Dodge's Muscle Cars Push Aside the Minivan
The Dodge Charger SRT Hellcat is a hot rodder’s dream: With 707 horsepower it has a top speed of 204 mph and covers a quarter-mile in about 11 seconds. Parent Fiat Chrysler bills the Hellcat as the fastest production sedan on earth.
Derided not so long ago for selling nondescript vans and sedans, Dodge is remaking itself as a muscle-car brand that appeals to guys in their 20s and 30s. Chief Executive Officer Sergio Marchionne has called Dodge “the best-kept secret in the house. … There is a unique place in the American mind for Dodge. And we need to satisfy that need.”
Traditionally, Dodge cars were priced to sell, often to rental-car companies and drivers with weak credit. “Dodge was the cheaper little brother of Chrysler,” says David Kelleher, a Dodge Chrysler dealer in Glen Mills, Pa. “It was always for the working-class person, and Chrysler was for the more affluent.”
When Fiat took control of Chrysler Group (which now calls itself Fiat Chrysler Automobiles US) in 2009, Dodge wasn’t admired for much except its reliable Ram trucks. Marchionne split off Ram into its own brand that same year, leaving a disconnected lineup that included the Avenger family sedan and the Grand Caravan minivan.
The company decided to reimagine the Charger and Challenger, cars originally created by Dodge in the ’60s to take on General Motors’ Chevrolet Camaro and Ford Motor’s Mustang. This year new versions appeared—the Charger in the fall and the Challenger over the summer—with more power, cockpit technology such as navigation systems, and designs that mirror the originals.
The Hellcat Charger, at $64,000 and change, compared with about $28,000 for the base Charger model, isn’t expected to sell in large numbers. It’s an aspirational hot rod intended to broadcast Dodge’s new street cred. The car comes with two keys: A red one provides access to the engine’s full horsepower; a black one limits the engine’s output to 500 horsepower—a safeguard for teenage drivers and parking attendants.

◆ **Exercise data**:
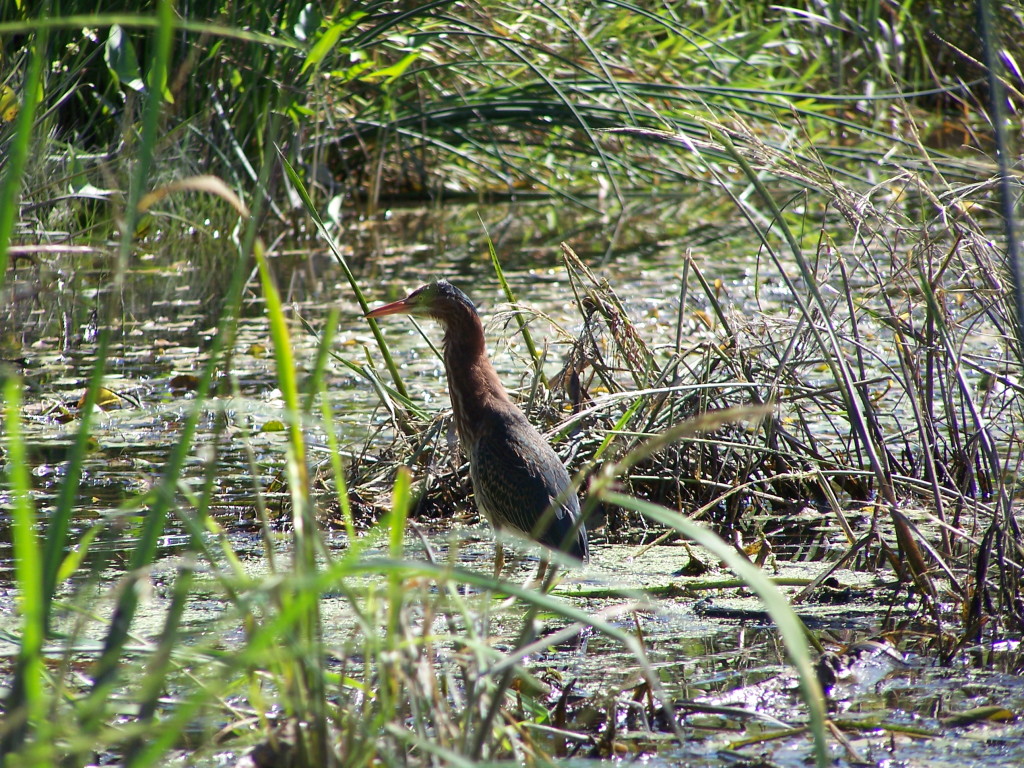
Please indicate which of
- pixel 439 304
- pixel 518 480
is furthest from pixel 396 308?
pixel 518 480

◆ **What you have to do**:
Keep writing the article on Dodge's muscle-car makeover, starting after its last paragraph about the Hellcat's two keys.

◆ **Output of the task**:
Challenger sales jumped 50 percent last month; and this year the Durango sport utility rose more than the midsize SUV segment. Dodge says half its customers belong to Generations X and Y.
Focusing on performance is risky, says Michelle Krebs, a senior analyst at AutoTrader.com. “If prices go up or the economy tanks, discretionary purchases such as performance cars are the first to go,” she says. And if and when gas prices rise again, the new Chargers and Challengers could end up in used-car lots. The Charger Hellcat gets 22 mpg, compared with 25 mpg for the V-8 Mustang GT Fastback.
Dodge says it will sell 600,000 vehicles annually by 2018—even though it’s stopped making the Avenger sedan and will discontinue the Grand Caravan in 2016. The two models generated almost 37 percent of Dodge’s sales in 2013.
The company has resurrected John and Horace Dodge, who built their first car in 1914. A print and television ad campaign depicts them as fun-loving hot rodders. “The story of the Dodge brothers gives life to the brand,” says Tim Kuniskis, president and CEO of the Dodge brand. “It makes the brand something real. It’s part of the history of America. It’s not just five letters.”